So what can you do when you notice the atmosphere of your team sour and you begin to see a rash of poor decisions and actions by members of your team?

First, stay calm. It reminds me of the catch phrase from the novel The Hitchhiker’s Guide to the Galaxy – “Don’t Panic”. You have got to keep your cool. If you allow yourself to become irritable you will only feed the negative attitudes and cause further strife on your team. You need to be the emotional rock that steadies the group and gets things back on a positive footing.

I like to use humor in these circumstances. I find that by joking around and finding some common points to have fun with, it lightens my mood as well as the mood of those around me. Taking the time to laugh with and enjoy your coworkers is a great way to beat a negative mood.

Second, practice positive reinforcement. Look for the good that others are doing. Seek it out and recognize it publicly. Giving praise to others not only makes them feel good, it also makes you feel good, and let’s others see the positive in the work environment. Say thank you, pat people on the back, give out rewards for a job well done. Avoid focusing on those negative attitudes that are creating the problem. Don’t feed the negative, but instead fight it with as much positive energy as you can.

Third, address the problems in as positive and productive a manner as you can. You may be forced to deal with issues by implementing some form of discipline, this is just a necessary course of action at times, but always seek what is best for the person that you are disciplining and try to find the positive. Remember that they are not being disciplined because you enjoy doing it, or that it even has anything to do with you, instead focus on the choices that individual made that led to this circumstance.

Try to use the disciplinary action as a learning opportunity and help the individual understand that you want them to succeed personally and professionally, but that there are certain actions that must be engaged in, or avoided as the case may be, in order for them to succeed and that your wish and goal is to help them succeed. Show genuine empathy and concern for them and seek to help them learn and improve.

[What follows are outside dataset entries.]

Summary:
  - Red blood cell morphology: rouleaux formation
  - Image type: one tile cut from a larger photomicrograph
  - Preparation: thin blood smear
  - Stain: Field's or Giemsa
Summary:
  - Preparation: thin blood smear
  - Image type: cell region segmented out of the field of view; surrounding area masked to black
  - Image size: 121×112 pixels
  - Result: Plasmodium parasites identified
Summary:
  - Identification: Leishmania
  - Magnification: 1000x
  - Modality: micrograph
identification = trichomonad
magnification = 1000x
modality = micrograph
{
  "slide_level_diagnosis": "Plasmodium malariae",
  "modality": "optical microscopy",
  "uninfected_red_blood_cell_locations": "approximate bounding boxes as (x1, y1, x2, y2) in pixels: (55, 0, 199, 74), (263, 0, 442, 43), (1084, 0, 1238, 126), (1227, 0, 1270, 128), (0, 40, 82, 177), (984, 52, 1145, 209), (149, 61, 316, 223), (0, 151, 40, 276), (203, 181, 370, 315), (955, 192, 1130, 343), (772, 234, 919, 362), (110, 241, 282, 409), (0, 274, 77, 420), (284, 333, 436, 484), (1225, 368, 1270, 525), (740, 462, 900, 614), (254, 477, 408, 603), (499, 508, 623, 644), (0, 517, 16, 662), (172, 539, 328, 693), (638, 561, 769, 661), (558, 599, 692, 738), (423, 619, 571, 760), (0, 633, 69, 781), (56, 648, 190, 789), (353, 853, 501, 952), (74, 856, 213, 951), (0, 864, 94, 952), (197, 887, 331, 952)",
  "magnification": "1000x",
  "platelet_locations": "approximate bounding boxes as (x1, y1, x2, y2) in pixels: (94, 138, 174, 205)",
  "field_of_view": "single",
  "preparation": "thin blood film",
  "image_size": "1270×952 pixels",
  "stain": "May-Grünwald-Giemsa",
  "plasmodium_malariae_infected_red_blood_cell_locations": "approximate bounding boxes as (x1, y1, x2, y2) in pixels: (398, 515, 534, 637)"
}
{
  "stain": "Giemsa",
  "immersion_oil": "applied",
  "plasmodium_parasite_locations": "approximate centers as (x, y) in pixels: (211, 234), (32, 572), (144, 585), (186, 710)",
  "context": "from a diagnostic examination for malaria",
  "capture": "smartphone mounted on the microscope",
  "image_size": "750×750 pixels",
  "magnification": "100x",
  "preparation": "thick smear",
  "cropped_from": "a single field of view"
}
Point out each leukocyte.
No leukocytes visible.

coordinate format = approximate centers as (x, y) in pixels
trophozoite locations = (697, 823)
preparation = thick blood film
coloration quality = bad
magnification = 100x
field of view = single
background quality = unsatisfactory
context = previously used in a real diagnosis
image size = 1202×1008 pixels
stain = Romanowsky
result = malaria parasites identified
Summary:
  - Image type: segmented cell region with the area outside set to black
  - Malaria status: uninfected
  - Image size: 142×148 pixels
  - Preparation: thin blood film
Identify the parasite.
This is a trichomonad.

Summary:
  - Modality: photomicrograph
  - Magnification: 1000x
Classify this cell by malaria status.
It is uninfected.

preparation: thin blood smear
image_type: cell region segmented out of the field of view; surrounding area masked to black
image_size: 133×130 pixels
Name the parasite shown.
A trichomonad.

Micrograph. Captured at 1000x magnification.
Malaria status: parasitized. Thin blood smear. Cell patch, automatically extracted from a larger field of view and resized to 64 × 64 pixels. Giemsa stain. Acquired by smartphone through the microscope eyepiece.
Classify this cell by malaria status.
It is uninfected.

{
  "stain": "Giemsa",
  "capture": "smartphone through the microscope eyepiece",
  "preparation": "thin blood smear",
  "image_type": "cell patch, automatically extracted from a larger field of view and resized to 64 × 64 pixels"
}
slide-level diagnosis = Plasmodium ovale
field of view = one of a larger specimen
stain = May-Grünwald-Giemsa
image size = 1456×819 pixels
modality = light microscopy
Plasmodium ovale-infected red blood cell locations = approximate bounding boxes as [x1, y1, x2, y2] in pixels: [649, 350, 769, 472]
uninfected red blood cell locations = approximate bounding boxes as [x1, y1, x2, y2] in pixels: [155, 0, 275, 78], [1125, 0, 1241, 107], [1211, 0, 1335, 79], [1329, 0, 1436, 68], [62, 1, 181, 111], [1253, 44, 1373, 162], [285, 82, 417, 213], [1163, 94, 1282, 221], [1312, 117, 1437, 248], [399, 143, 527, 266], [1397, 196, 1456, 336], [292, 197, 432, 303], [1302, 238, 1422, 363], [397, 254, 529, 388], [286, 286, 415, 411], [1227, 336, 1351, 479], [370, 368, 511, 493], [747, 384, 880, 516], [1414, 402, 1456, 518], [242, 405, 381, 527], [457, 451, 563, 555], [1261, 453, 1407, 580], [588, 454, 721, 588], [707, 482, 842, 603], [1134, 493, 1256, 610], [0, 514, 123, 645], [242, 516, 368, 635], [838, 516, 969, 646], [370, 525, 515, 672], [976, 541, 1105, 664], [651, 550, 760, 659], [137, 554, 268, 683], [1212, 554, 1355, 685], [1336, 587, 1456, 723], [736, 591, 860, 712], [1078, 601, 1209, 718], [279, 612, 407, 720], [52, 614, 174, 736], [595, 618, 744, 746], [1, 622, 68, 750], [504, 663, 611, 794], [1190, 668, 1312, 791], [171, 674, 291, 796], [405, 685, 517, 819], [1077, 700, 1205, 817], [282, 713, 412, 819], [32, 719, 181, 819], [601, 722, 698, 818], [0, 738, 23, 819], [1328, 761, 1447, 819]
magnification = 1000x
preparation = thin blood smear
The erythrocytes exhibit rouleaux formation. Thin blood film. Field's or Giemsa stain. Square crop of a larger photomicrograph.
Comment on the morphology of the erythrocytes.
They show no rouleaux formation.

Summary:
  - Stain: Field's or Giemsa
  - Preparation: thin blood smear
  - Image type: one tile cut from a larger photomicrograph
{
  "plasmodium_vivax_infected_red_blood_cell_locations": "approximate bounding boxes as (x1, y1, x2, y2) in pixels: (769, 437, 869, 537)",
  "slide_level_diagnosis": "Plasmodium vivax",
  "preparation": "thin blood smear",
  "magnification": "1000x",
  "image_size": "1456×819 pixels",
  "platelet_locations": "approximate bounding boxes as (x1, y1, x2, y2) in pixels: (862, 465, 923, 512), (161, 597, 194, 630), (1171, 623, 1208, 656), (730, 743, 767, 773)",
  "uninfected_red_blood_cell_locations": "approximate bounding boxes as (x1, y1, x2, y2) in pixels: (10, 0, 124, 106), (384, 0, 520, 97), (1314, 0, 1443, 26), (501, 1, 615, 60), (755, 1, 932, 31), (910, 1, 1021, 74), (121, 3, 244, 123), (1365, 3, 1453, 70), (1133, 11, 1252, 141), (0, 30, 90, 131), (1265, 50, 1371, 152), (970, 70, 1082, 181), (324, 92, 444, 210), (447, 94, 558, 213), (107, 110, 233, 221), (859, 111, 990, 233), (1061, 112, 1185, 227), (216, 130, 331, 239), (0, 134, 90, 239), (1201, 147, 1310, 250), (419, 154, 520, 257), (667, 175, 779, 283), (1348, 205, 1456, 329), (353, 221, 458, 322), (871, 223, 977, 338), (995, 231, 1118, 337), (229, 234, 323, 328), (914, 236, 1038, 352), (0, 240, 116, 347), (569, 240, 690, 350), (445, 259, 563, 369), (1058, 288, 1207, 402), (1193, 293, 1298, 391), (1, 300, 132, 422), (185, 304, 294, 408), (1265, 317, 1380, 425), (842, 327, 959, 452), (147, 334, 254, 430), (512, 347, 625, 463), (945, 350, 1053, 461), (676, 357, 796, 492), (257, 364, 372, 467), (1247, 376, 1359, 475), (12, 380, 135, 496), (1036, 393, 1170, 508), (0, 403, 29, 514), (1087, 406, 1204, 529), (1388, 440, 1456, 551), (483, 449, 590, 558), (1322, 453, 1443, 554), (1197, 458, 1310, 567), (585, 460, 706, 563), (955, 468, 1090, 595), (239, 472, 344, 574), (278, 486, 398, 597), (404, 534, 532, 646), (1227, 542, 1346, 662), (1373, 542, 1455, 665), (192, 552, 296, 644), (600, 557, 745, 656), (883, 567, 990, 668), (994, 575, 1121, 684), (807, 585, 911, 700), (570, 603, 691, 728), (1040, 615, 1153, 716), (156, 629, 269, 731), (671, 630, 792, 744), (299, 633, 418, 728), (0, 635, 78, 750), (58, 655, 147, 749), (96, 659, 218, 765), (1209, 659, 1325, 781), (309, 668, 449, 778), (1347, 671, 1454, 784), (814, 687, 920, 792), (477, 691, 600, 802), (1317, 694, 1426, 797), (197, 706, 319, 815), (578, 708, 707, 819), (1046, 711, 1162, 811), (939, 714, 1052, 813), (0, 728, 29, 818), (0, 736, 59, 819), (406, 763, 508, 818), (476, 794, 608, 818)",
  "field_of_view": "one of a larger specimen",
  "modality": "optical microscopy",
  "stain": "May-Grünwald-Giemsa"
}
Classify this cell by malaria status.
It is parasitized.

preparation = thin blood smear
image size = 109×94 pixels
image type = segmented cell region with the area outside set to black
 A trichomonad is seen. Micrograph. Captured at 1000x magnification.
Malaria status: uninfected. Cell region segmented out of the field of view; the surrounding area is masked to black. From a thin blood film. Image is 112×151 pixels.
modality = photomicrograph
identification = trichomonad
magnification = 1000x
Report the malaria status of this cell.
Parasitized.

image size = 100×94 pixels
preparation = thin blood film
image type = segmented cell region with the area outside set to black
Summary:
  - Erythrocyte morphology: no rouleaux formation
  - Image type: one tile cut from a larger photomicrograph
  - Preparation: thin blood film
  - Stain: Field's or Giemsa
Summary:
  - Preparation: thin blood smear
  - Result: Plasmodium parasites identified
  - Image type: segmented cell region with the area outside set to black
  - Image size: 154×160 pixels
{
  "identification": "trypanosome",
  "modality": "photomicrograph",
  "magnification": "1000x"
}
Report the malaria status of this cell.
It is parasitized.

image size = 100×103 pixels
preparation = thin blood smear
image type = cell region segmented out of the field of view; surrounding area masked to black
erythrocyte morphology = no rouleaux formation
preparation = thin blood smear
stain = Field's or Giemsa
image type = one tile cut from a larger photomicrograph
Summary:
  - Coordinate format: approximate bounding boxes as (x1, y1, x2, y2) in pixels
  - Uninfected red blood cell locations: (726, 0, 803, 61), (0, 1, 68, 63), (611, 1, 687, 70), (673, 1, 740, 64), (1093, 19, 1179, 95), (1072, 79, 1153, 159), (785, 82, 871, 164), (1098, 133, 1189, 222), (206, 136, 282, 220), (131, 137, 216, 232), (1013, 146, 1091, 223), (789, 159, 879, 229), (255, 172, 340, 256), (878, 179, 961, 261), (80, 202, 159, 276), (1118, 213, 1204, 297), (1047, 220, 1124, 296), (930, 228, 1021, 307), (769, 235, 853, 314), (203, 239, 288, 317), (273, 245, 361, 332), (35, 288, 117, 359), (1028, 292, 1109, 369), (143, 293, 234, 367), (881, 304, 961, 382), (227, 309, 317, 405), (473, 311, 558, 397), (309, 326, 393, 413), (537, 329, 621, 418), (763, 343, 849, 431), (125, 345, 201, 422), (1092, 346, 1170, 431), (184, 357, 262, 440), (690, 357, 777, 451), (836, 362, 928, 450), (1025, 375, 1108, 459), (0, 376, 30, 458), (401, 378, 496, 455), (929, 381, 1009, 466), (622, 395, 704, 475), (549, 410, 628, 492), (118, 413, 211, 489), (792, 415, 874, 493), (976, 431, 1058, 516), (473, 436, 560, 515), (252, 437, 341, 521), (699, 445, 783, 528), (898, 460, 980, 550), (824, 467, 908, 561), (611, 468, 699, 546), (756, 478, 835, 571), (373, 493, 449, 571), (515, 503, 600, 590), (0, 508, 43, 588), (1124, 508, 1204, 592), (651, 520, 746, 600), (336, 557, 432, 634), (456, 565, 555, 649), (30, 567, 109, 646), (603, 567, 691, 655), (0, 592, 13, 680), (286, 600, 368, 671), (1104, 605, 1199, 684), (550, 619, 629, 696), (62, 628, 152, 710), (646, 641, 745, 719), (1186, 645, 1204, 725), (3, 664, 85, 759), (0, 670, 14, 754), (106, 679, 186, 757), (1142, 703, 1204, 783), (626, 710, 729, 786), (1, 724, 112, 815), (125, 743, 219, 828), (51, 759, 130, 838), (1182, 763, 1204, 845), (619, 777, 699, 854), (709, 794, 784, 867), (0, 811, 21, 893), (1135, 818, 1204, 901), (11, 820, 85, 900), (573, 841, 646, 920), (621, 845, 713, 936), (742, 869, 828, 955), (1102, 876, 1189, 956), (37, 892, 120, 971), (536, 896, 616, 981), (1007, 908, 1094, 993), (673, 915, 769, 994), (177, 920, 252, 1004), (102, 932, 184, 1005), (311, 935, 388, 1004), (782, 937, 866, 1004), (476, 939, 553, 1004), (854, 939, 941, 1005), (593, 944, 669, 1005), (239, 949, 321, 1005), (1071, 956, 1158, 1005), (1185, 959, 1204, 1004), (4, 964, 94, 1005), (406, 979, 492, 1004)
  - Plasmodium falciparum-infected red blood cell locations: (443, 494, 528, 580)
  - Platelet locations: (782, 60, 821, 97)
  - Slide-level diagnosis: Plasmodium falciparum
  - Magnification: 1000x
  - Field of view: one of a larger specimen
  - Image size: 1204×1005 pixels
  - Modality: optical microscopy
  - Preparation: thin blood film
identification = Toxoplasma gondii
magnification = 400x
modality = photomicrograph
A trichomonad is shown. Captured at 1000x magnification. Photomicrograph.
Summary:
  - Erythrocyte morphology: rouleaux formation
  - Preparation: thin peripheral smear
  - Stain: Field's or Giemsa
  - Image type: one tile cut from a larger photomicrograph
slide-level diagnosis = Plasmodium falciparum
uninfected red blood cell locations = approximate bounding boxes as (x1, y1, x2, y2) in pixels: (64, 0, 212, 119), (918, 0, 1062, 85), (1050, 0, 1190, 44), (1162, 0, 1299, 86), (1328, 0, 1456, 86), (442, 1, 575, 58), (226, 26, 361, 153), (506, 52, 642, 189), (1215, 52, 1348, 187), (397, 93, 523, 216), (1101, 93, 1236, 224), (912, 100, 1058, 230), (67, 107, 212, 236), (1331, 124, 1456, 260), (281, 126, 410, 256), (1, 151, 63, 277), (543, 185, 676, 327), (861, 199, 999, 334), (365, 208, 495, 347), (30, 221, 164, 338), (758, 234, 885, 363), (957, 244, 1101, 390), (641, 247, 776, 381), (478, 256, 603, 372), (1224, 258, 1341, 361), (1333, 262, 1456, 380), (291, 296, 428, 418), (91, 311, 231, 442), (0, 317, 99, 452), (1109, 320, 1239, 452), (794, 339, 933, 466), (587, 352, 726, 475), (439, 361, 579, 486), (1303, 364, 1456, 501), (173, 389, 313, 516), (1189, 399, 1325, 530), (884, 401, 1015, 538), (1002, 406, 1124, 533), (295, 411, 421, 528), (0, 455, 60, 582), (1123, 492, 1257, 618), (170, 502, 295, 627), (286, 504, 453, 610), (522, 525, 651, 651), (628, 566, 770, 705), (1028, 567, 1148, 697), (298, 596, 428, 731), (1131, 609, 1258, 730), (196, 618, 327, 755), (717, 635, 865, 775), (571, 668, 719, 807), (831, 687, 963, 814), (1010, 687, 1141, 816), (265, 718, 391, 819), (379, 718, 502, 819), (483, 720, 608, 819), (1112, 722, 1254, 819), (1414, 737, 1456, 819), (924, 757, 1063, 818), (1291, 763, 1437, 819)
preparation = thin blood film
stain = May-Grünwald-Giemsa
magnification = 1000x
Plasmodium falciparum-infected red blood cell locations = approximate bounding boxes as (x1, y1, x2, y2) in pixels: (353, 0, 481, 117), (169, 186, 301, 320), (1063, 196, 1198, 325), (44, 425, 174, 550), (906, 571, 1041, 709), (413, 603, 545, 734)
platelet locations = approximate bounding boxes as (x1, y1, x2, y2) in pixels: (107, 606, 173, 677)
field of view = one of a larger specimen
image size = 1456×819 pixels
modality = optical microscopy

Finally, always direct your team’s thoughts and actions to what is in their control. Do not allow them to linger on issues that are going wrong outside of their control. Help them to feel engaged by getting their attention laser focused on the ways in which they can make a difference and on those things that are within their scope of influence.

You can do this by reminding them of what the team mission, vision, and goals are in order to refocus their energy. Getting back to the basics can be the simplest way to refocus a team that has lost its direction.

When you feel the mood of your team shift, and you begin to see a rash of personnel issues, keep things in focus. Take a deep breath and sit down to remind yourself of what things are going good and then focus your team’s attention on the positive by getting back to the basic mission that drives your team. Positive energy is more powerful than negative energy, but it sometimes takes more concentration and a deeper level of focus to cut through the haze to find the center that the team can focus on and rally around.